Maybe one problem people have in accepting God is that this overwhelming plus-ness is so different from our zero-sum or minus-sum assumptions. We can't believe it's true: that this love will simply swamp the evil and suffering in our lives, transforming these things so that, in the end, looking back, we will find that all this pain has been transmuted into pure gold. It's alchemy. It can't be possible, we think, because alchemy isn't Real. But the limit there isn't the power of God's love; it's the poverty of our imagination.

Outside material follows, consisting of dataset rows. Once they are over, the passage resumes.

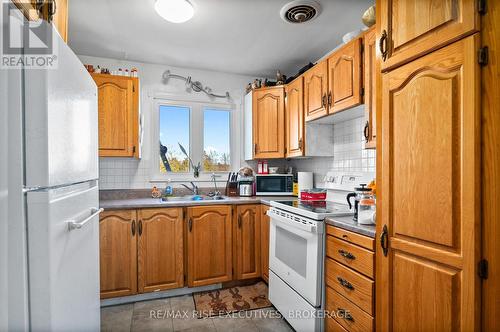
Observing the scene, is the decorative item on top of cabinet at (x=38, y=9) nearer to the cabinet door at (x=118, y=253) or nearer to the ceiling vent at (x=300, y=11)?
the ceiling vent at (x=300, y=11)

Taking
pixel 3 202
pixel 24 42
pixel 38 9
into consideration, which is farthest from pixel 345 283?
pixel 38 9

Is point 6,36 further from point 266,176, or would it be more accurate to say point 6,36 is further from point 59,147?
point 266,176

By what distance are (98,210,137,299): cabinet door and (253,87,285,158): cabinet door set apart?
1473mm

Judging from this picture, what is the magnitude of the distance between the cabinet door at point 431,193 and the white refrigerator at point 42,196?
1.30 metres

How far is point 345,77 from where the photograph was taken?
199 centimetres

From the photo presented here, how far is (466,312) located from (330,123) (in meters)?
1.92

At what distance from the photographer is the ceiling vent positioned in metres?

We have trouble accepting that God's love will come without cost to us because the cost has long since been completely paid. We keep looking round the back of the gift, wondering where the price tag is. "How much money do I owe for what I own? How much more to pay?" The answer is nothing, zero, zip, nada. This is the living water, and it comes free. All God asks of us--asks, not requires!--is that we take a sip and try to look God's love for us in the eye.
For while God's love is so huge that whole panoplies of galaxies could dance in it with room and enough to spare, it is also focused on each and every one of us. However much we feel ourselves to be small, soiled, battered and bruised--losers who only deserve to be (at best) ignored--God's look at us is intent and loving, a look of kindness, a look of longing. Now, that boggles the mind....
Maybe this is something we should try to keep in mind more often, whenever we get our knickers in a twist about staining the sacred with the profane: the sheer enormousness of God, a love so vast that no evil could ever leave a mark on it, and yet so personal that it knows every unlit corner of each soul. Does it never occur to us to think that maybe God's Light is so huge that it simply absorbs all darkness without itself being in the least bit dimmed? And that this has happened, and will happen, from the beginning of time till the latter days, when the quiet Light will triumph?
A minute ago, the winds tore a hold in the cloud cover and just for an instant, the sun flashed abruptly golden across the sodden landscape, a burst of brilliance like a wild leap of pure Joy. It may be Mud Season. Doesn't mean we have to take it too much to heart.
The stew smells marvelous. Time to add the vegetables.